Establish Internet presence
Miller's success becomes clearer when you look closely at his Internet stats: Twitter followers? 1,251,280 as of Monday. Facebook "Likes"? 1,556,829. YouTube channel views? More than 176 million.
He reminds fans of their talkative buddy from class, often tweeting about Steelers wins, mall trips and movies he's watching (Miller watched "Full Metal Jacket" for the first time last Thursday). His persona is Everydude, and whether you think it's immature or genius, it seems genuine, a characteristic that will always draw fans.
Miller has particularly utilized YouTube since he became serious about rapping. Early on, he teamed with Rex Arrow Films, a like-minded production company that has followed his every step — from 2009's mixtape "The High Life" until now. They've produced high-quality videos for Miller's mixtape tracks and day-in-the-life style short films. The Mac Miller aesthetic — pothead, prankster, perpetually hung over and loving it — has been cultivated through the Rex Arrow team's HD lens.
Score a viral hit
Before "Blue Slide Park," there was "Donald Trump." The single from Miller's 2011 mixtape "Best Day Ever" was the rapper's first entry into the Billboard Hot 100. It peaked at No. 80 in June, thanks to a house-party video, a knocking beat, an earworm hook and, yes, even a seal of approval from the Donald himself.
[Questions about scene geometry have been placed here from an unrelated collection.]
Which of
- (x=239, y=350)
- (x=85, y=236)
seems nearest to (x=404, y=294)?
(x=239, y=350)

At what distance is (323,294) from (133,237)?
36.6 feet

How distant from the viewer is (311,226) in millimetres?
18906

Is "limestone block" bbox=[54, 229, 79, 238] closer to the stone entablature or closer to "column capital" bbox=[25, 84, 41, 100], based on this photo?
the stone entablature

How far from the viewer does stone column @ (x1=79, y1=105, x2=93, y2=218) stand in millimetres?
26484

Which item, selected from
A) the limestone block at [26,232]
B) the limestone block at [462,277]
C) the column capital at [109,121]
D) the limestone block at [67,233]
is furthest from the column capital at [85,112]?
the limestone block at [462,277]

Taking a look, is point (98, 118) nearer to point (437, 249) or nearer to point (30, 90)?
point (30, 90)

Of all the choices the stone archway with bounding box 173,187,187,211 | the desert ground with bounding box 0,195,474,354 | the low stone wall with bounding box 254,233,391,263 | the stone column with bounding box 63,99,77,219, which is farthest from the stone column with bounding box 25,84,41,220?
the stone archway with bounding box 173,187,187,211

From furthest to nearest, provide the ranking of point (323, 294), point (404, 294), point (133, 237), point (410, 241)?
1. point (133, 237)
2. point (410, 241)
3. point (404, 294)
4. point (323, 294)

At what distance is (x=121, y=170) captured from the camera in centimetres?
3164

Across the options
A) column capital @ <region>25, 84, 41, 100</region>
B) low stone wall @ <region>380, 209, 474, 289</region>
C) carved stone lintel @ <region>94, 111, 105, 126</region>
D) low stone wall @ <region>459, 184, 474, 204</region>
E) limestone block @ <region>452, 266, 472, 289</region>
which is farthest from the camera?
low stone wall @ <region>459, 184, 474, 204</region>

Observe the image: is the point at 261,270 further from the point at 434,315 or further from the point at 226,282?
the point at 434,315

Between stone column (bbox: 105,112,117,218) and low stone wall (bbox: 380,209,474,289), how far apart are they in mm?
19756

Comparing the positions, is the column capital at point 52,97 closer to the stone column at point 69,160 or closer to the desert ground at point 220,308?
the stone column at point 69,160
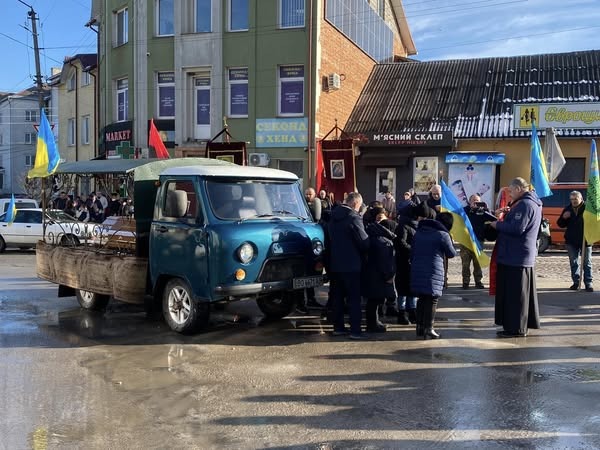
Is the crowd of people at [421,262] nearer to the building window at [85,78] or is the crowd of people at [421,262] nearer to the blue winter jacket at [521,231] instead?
the blue winter jacket at [521,231]

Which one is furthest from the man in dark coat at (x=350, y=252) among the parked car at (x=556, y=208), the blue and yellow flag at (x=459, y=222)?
the parked car at (x=556, y=208)

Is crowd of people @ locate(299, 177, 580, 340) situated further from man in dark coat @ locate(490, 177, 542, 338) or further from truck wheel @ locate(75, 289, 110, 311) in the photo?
truck wheel @ locate(75, 289, 110, 311)

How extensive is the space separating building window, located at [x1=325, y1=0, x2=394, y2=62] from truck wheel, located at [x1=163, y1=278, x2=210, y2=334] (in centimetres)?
1629

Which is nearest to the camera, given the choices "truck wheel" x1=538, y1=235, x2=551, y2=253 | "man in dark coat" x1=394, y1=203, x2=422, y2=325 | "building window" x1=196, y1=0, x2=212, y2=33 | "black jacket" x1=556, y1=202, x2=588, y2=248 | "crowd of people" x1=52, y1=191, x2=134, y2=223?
"man in dark coat" x1=394, y1=203, x2=422, y2=325

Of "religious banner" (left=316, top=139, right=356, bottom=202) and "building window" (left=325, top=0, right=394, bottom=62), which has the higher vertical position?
"building window" (left=325, top=0, right=394, bottom=62)

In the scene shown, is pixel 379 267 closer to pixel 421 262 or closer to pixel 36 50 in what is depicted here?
pixel 421 262

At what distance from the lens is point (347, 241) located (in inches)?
293

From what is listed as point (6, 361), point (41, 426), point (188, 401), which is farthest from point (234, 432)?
point (6, 361)

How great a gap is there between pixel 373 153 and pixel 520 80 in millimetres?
7040

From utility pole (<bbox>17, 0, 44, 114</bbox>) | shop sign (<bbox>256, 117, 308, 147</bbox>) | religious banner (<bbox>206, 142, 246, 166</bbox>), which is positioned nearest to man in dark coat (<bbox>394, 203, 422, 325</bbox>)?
religious banner (<bbox>206, 142, 246, 166</bbox>)

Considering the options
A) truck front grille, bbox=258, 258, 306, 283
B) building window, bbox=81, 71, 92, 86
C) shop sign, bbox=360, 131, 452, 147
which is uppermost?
building window, bbox=81, 71, 92, 86

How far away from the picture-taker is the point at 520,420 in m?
4.82

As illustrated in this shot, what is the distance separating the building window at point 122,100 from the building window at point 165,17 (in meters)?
2.78

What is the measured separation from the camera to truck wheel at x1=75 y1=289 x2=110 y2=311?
31.3 feet
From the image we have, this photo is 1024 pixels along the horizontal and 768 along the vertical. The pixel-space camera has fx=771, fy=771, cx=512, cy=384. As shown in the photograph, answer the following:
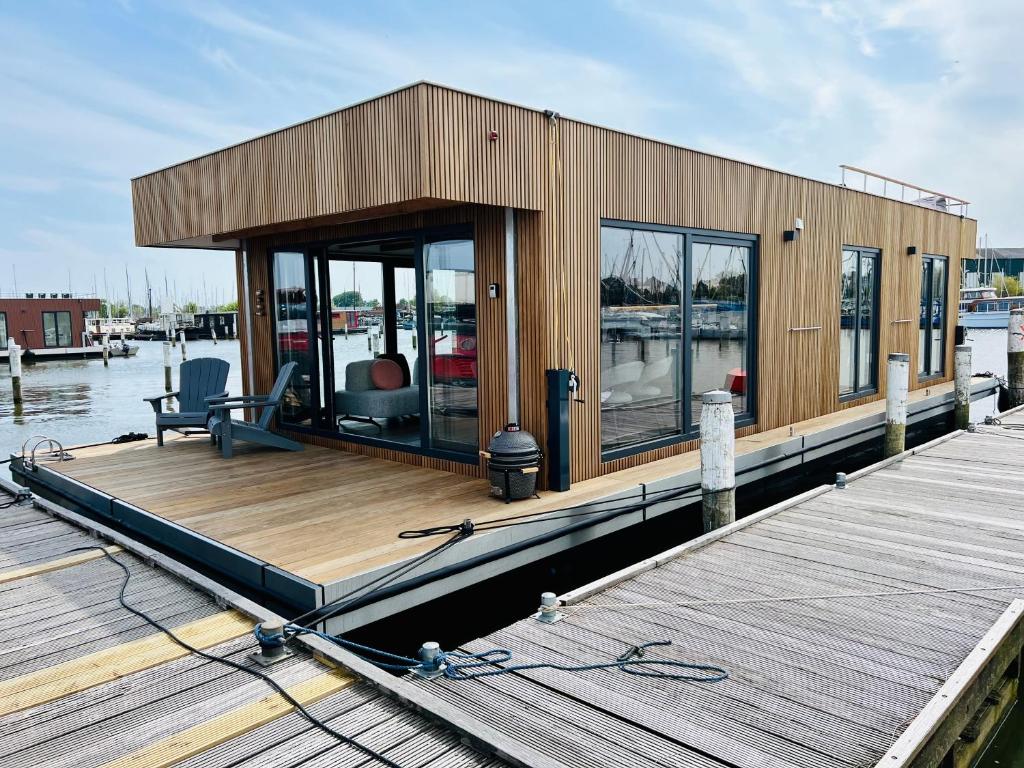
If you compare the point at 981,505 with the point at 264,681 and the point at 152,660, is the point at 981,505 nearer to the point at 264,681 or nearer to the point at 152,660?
the point at 264,681

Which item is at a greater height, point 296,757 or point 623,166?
point 623,166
"This kid in the new Eminem," says Trump in the "From the Desk of Donald Trump" YouTube clip.
Eminem? Not quite. In just about every hip-hop category — lyrics, flow, creativity, substance — Slim Shady outshines the new kid. But to grab the attention of Trump through a mixtape single shows Miller is no slouch either. "Take over the world when I'm on my Donald Trump s--- / Look at all this money, ain't that some s---," he raps.